Problem statement:
Rewrite the entries below, substituting "handheld transceiver" for every occurrence of "police radio" and leaving all other text unchanged.
** Start of Data shown **
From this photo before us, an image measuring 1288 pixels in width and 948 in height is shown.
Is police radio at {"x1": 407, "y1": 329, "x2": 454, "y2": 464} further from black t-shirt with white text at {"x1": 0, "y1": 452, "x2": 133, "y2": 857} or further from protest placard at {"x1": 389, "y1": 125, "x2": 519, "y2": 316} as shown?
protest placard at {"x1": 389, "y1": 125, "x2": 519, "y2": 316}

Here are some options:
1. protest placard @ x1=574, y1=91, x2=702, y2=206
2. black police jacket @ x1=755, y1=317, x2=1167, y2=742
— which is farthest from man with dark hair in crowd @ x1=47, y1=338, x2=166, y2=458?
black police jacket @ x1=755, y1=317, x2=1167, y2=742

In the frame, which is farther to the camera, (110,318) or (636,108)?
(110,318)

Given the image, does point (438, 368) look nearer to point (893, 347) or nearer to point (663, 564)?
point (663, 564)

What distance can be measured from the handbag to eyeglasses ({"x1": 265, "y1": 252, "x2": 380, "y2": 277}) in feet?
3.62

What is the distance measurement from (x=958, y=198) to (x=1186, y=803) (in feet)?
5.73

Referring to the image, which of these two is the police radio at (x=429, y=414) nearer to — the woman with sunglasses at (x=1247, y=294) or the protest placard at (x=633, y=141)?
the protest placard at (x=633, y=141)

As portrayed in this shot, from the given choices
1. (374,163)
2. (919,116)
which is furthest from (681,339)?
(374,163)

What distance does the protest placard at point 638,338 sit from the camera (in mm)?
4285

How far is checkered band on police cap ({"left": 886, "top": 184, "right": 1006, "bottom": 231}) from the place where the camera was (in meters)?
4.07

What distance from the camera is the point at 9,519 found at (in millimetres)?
** End of Data shown **
Final answer:
From this photo before us, an image measuring 1288 pixels in width and 948 in height is shown.
Is handheld transceiver at {"x1": 407, "y1": 329, "x2": 454, "y2": 464} further from black t-shirt with white text at {"x1": 0, "y1": 452, "x2": 133, "y2": 857} or further from protest placard at {"x1": 389, "y1": 125, "x2": 519, "y2": 316} as shown?
protest placard at {"x1": 389, "y1": 125, "x2": 519, "y2": 316}

Here are some options:
1. protest placard @ x1=574, y1=91, x2=702, y2=206
2. black police jacket @ x1=755, y1=317, x2=1167, y2=742
— which is farthest from man with dark hair in crowd @ x1=47, y1=338, x2=166, y2=458?
black police jacket @ x1=755, y1=317, x2=1167, y2=742

In the frame, which is farther to the camera, (110,318) or (636,108)?
(110,318)

Given the image, does point (438, 368) look nearer to point (893, 347) or nearer to point (663, 564)?
point (663, 564)

What distance can be measured from the handbag to eyeglasses ({"x1": 265, "y1": 252, "x2": 380, "y2": 277}) in feet?
3.62

What is the distance measurement from (x=958, y=198) to (x=1186, y=803) (in feet)?
5.73

Referring to the image, which of these two is the handheld transceiver at (x=429, y=414) nearer to — the woman with sunglasses at (x=1247, y=294) or the protest placard at (x=633, y=141)?
the protest placard at (x=633, y=141)

As portrayed in this shot, from the given choices
1. (374,163)
2. (919,116)
which is furthest from (681,339)?
(374,163)

What distance does the protest placard at point 638,338 sit from the camera (in mm)?
4285

How far is checkered band on police cap ({"left": 886, "top": 184, "right": 1006, "bottom": 231}) from the place where the camera was (in meters)?
4.07

What distance from the camera is the point at 9,519 found at (in millimetres)?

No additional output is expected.